The expert panel established the ISTAP Skin Tear Classification System with the goal of raising the global healthcare community’s awareness of STs. It is envisioned that the acceptance and utilization of a common language and classification system for STs will facilitate best practices and research in this area. Development of an internationally recognized and validated classification system for STs is an important first step to facilitate the development of international guidelines for the prevention, prediction, assessment, and management of STs.

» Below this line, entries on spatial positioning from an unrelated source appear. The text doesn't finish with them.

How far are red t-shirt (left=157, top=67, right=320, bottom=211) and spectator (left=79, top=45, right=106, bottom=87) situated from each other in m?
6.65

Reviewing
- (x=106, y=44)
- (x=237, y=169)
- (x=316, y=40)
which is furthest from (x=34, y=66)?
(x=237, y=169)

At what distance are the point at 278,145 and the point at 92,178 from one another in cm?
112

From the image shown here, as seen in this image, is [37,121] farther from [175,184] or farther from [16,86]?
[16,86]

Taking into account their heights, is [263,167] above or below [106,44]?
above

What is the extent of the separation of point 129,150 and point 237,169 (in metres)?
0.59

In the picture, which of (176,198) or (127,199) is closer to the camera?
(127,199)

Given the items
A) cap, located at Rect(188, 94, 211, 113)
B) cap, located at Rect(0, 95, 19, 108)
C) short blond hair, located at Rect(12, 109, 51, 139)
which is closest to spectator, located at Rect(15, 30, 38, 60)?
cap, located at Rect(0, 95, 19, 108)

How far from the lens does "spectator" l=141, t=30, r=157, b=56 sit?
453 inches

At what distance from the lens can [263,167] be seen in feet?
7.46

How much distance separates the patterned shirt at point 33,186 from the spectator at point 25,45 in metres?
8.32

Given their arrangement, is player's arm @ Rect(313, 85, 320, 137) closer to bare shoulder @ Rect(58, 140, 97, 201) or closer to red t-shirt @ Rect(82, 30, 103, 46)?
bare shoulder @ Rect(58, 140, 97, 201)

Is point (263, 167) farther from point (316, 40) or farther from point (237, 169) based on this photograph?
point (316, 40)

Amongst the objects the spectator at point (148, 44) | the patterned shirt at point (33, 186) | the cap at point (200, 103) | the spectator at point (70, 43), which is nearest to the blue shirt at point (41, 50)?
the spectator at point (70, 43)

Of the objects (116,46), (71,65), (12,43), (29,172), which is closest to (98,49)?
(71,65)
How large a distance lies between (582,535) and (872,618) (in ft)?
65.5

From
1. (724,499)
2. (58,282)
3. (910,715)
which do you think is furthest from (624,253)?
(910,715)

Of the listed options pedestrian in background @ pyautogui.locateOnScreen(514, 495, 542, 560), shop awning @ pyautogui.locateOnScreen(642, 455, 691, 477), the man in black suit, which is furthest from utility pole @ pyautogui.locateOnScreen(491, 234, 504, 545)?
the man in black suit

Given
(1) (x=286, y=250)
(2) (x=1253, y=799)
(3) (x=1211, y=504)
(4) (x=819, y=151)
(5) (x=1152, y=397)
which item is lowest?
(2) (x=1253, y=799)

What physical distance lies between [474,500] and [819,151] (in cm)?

1. LeBlanc K, Christensen D, Cook J, Culhane B, Gutierrez O. Pilot study of the prevalence of skin tears in a long term care facility in Eastern Ontario, Canada. 2011. J Wound Ostomy Continence Nurs. In press
2. White M, Karam S, Cowell B. Skin tears in frail elders: a practical approach to prevention. Geriatr Nurs 1994; 15 (2): 95–9.
3. LeBlanc K, Christensen D, Orstead H, Keast D. Best practice recommendations for the prevention and treatment of skin tears. Wound Care Canada 2008; 6 (8): 14–32.
4. Carville K, Lewin G. Caring in the community: a prevalence study. Prim Intent 1998; 6: 54–62.
5. Malone M, Rozario N, Gavinski M, Goodwin J. The epidemiology of skin tears in the institutionalized elderly. J Am Geriatr Soc 1991; 39: 591–5.
6. Carville K, Smith JA. Report on the effectiveness of comprehensive wound assessment and documentation in the community. Prim Intent 2004; 12: 41–8.
7. Payne RL, Martin ML. The epidemiology and management of skin tears in older adults. Ostomy Wound Manage 1990; 26: 26–37.
8. Carville K, Lewin G, Newall N, et al. STAR: a consensus for skin tear classification. Prim Intent 2007; 15 (1): 18–28.
9. LeBlanc K, Baranoski S, Regan M. International 2010 Skin Tear Survey, presented at the International Skin Tear Advisory Panel meeting, January 27-28, 2011, Orlando, Florida.
10. LeBlanc K, Baranoski SSkin Tear Consensus Panel Members. Skin tears: state of the science: consensus statements for the prevention, prediction, assessment, and treatment of skin tears. Adv Skin Wound Care 2011; 24 (9 Suppl): 2–15.
11. Fleiss JL. Measuring nominal scale agreement among many raters. Psychol Bull 1971; 76: 378–82.
12. Cohen J. Weighted kappa: nominal scale agreement with provision for scaled disagreement or partial credit. Psychol Bull 1968; 70: 213–20.
13. Landis JR, Koch GG. The measurement of observer agreement for categorical data. Biometrics 1977; 33: 159–74.